■ **Given problem a**
Reproduce the passage about raisin bread and Irish soda bread word for word, in full.

■ **Excerpted passage**
I never got the recipe for my grandmother's raisin bread. I am pretty sure it was yeast bread. I recall that before the dough went in the oven, it went into seclusion, resting in a big brown bowl covered with a clean kitchen towel. Kids were under strict orders not to touch the bowl, not to open a door and create a draft, and not to lift the towel. All these precautions are necessary when we are waiting for yeast dough to rise.

I also recall that when the dough hit you in the nose, it was wet. That, too, is a characteristic of yeast dough.

The other night as I stumbled around in the kitchen trying to cook up something Irish, I ended up making raisin bread. But instead of yeast to leaven the dough, the recipe I used called for baking soda. This was soda bread, bread that relies on the reaction of bicarbonate of soda and "sour milk" to give the dough some lift.

Soda bread has been a fixture in Ireland since the late 19th century, a fact that bread historians trace to two causes. First, unlike the big cities of Europe where cooking fuel was scarce and where yeast breads emerged from bakery ovens, in Ireland wood fuel was readily, if illegally, available. So in Ireland it was common to bake bread at home, in the hearth. Secondly, the bastible, a three-legged pot, was hanging in almost every hearth in Ireland and was ideally suited to make great soda bread.

■ **Excerpted data**
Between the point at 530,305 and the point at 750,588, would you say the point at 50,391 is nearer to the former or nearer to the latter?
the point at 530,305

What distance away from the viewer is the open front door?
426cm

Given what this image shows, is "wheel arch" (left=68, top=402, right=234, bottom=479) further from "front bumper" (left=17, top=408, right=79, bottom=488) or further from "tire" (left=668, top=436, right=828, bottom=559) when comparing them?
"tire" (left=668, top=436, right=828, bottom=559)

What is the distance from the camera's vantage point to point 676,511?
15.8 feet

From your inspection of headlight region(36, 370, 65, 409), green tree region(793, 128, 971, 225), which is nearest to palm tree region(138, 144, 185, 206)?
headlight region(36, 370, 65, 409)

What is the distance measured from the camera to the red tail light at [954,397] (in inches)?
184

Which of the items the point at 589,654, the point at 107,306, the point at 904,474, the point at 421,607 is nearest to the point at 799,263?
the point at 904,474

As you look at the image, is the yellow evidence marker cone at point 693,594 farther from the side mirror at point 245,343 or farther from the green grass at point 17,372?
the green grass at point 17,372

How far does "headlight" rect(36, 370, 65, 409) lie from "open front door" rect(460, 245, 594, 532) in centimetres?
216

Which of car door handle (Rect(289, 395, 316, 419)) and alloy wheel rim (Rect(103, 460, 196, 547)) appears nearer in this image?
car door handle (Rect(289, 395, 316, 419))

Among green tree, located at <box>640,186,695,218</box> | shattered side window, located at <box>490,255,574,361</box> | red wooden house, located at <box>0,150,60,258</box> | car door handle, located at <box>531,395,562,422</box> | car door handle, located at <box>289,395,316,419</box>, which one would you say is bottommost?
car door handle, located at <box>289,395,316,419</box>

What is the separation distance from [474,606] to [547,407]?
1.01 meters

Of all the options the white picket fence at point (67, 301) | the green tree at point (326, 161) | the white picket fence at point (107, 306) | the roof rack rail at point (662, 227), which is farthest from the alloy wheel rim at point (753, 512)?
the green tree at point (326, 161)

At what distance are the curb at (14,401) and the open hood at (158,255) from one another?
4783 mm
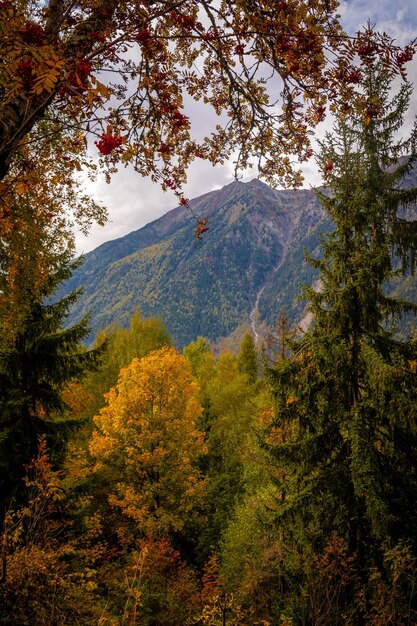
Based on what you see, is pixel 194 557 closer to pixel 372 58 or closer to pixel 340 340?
pixel 340 340

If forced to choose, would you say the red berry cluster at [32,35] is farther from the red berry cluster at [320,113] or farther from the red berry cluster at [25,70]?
the red berry cluster at [320,113]

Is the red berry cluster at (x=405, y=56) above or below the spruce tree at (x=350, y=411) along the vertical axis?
above

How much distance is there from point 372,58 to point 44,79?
286 centimetres

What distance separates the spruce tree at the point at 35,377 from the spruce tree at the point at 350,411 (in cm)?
647

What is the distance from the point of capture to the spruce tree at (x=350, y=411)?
834 cm

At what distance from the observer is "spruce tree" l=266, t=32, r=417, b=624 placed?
27.3 ft

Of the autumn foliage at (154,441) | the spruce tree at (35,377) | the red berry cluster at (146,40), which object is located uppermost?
the red berry cluster at (146,40)

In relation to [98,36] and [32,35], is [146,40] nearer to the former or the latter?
[98,36]

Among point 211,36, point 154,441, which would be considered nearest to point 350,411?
point 211,36

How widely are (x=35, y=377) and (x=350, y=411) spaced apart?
9.01 m

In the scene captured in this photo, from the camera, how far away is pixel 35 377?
11.8 meters

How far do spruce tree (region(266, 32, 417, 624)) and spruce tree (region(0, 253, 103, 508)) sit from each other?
6.47 m

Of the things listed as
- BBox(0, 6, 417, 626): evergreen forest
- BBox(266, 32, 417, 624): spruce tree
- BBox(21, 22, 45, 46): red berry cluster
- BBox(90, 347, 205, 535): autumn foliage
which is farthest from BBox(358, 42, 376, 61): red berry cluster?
BBox(90, 347, 205, 535): autumn foliage

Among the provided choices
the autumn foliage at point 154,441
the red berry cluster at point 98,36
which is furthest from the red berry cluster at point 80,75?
the autumn foliage at point 154,441
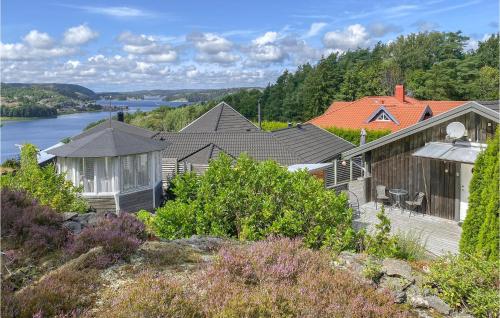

■ **Given problem b**
Write out the lines of the records from the line containing "What is the distance measured" up to and including the line containing "1.01 meters", with no changes.

■ **Correct result a**
I never got the recipe for my grandmother's raisin bread. I am pretty sure it was yeast bread. I recall that before the dough went in the oven, it went into seclusion, resting in a big brown bowl covered with a clean kitchen towel. Kids were under strict orders not to touch the bowl, not to open a door and create a draft, and not to lift the towel. All these precautions are necessary when we are waiting for yeast dough to rise.

I also recall that when the dough hit you in the nose, it was wet. That, too, is a characteristic of yeast dough.

The other night as I stumbled around in the kitchen trying to cook up something Irish, I ended up making raisin bread. But instead of yeast to leaven the dough, the recipe I used called for baking soda. This was soda bread, bread that relies on the reaction of bicarbonate of soda and "sour milk" to give the dough some lift.

Soda bread has been a fixture in Ireland since the late 19th century, a fact that bread historians trace to two causes. First, unlike the big cities of Europe where cooking fuel was scarce and where yeast breads emerged from bakery ovens, in Ireland wood fuel was readily, if illegally, available. So in Ireland it was common to bake bread at home, in the hearth. Secondly, the bastible, a three-legged pot, was hanging in almost every hearth in Ireland and was ideally suited to make great soda bread.

■ **Correct result b**
What is the distance measured from the camera to the red tail light at [954,397] (in inches)?
184

Which of the items the point at 589,654, the point at 107,306, the point at 904,474, the point at 421,607 is nearest to the point at 799,263?
the point at 904,474

As you look at the image, is the yellow evidence marker cone at point 693,594 farther from the side mirror at point 245,343 or farther from the green grass at point 17,372?
the green grass at point 17,372

How far does "headlight" rect(36, 370, 65, 409) lie from "open front door" rect(460, 245, 594, 532) in centimetres?
216

Which of car door handle (Rect(289, 395, 316, 419)) and alloy wheel rim (Rect(103, 460, 196, 547)) appears nearer in this image?
car door handle (Rect(289, 395, 316, 419))

Among green tree, located at <box>640,186,695,218</box> | shattered side window, located at <box>490,255,574,361</box> | red wooden house, located at <box>0,150,60,258</box> | car door handle, located at <box>531,395,562,422</box> | car door handle, located at <box>289,395,316,419</box>, which one would you say is bottommost?
car door handle, located at <box>289,395,316,419</box>

What is the separation distance from [474,606] to [547,407]?
1.01 meters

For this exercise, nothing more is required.